As things stand, CHIEF will be switched off on 31 March 2023, leaving CDS as the UK’s only customs platform, but if all importers and exporters haven’t migrated by then, the software supplier is concerned over the probable consequences.

He said: “Fujitsu runs CHIEF and we contacted HMRC to see if Fujitsu is capable of keeping it running beyond March 2023, or if that is a hard out. They didn’t respond.

“Compounding the issue is that information they are providing is incorrect, and there will always be a need for decent support, online or offline. But as it stands, they have none and, as we see it, the switch-off of CHIEF will bring unmitigated disaster.”

Exemplifying the pivotal role HMRC plays in the migration, the supplier said he moved four importers in Northern Ireland to CDS over a three-week “intense period”. The migration required daily meetings with the importers, with as many as eight members of HMRC support staff participating, but always with a minimum of at least two per meeting.

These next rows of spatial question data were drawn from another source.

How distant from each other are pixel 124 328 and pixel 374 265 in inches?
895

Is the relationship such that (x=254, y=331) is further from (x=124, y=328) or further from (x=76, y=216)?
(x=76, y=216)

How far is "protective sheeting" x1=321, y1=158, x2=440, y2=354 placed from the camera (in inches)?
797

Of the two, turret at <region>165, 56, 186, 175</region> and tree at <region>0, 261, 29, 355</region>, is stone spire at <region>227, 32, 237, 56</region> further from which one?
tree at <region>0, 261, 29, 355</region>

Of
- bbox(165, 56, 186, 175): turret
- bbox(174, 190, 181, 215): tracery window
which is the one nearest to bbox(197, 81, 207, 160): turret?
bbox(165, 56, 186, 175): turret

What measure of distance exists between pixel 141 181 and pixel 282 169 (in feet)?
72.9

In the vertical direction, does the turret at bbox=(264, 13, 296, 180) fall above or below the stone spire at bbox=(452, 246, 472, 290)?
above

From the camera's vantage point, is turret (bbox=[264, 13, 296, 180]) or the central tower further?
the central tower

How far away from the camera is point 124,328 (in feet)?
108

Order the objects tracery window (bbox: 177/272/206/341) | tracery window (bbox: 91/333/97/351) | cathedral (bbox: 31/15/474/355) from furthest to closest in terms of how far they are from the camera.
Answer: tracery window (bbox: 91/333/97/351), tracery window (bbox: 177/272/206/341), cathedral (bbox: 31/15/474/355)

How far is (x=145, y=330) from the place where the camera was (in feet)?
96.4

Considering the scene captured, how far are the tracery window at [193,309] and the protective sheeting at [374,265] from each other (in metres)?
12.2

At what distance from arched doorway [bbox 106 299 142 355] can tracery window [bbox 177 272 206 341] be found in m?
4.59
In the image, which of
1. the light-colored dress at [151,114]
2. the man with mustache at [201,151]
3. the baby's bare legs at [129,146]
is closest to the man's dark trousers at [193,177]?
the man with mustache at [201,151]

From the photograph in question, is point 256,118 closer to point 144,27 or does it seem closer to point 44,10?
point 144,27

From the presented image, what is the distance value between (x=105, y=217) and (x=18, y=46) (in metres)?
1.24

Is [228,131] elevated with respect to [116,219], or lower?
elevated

“It took three weeks to get those four companies settled in, and now the bulk of their goods are moving through CDS,” continued the source. “But for Northern Ireland as a whole, the bulk of shippers continue to use CHIEF, so considering our experience, HMRC needs to look at the numbers and realise it needs to migrate more than 600 a month if it is to get everyone ready for September.”

A “laughable” messaging campaign, including a push to trial CDS now, which fails to mention the system will not be available for ports until May, has further irked suppliers.

Sources have repeatedly told The Loadstar of apparent ambivalence within HMRC to recognise what is required for the “amazingly complicated” switchover, noting that no efforts to migrate the top 20 largest importers had yet been made.

The software supplier added; “It is not a problem we can solve on our own, and it is not one I think we should attempt. Even if we trebled our staff, our support team would still melt serving our 150 customers – just a fraction of the total number.”